* [Exercise]
Output exactly the span of lines beginning with the one that holds "[crowd-labeled camera trap]" and ending with the last line of the data below.

──────── Data for analysis ────────

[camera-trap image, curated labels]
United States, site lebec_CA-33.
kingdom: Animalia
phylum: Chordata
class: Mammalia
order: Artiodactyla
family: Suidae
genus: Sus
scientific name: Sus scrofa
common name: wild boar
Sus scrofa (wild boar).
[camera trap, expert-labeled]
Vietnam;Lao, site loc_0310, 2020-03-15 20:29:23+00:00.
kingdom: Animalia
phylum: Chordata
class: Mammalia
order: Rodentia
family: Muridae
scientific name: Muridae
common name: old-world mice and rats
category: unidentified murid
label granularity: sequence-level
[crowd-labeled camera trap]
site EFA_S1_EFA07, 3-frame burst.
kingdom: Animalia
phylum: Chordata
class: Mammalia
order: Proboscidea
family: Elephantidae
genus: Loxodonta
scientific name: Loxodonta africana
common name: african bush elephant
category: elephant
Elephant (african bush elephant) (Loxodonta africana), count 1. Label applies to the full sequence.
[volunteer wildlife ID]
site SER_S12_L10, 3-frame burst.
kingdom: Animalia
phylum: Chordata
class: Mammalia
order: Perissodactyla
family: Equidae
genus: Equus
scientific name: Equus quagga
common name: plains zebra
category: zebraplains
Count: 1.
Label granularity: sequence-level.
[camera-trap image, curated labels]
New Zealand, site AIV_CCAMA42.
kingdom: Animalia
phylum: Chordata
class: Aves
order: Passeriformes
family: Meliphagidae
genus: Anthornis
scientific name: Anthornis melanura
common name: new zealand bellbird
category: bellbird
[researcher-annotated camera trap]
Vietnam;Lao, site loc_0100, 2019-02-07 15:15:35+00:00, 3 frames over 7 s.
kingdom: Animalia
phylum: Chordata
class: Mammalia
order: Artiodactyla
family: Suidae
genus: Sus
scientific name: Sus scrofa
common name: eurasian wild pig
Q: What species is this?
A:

────────

* [Answer to this problem]
[crowd-labeled camera trap]
site EFA_S1_EFA07, 3-frame burst.
kingdom: Animalia
phylum: Chordata
class: Mammalia
order: Proboscidea
family: Elephantidae
genus: Loxodonta
scientific name: Loxodonta africana
common name: african bush elephant
category: elephant
Elephant (african bush elephant) (Loxodonta africana), count 1. Label applies to the full sequence.
[volunteer wildlife ID]
site SER_S12_L10, 3-frame burst.
kingdom: Animalia
phylum: Chordata
class: Mammalia
order: Perissodactyla
family: Equidae
genus: Equus
scientific name: Equus quagga
common name: plains zebra
category: zebraplains
Count: 1.
Label granularity: sequence-level.
[camera-trap image, curated labels]
New Zealand, site AIV_CCAMA42.
kingdom: Animalia
phylum: Chordata
class: Aves
order: Passeriformes
family: Meliphagidae
genus: Anthornis
scientific name: Anthornis melanura
common name: new zealand bellbird
category: bellbird
[researcher-annotated camera trap]
Vietnam;Lao, site loc_0100, 2019-02-07 15:15:35+00:00, 3 frames over 7 s.
kingdom: Animalia
phylum: Chordata
class: Mammalia
order: Artiodactyla
family: Suidae
genus: Sus
scientific name: Sus scrofa
common name: eurasian wild pig
Q: What species is this?
A:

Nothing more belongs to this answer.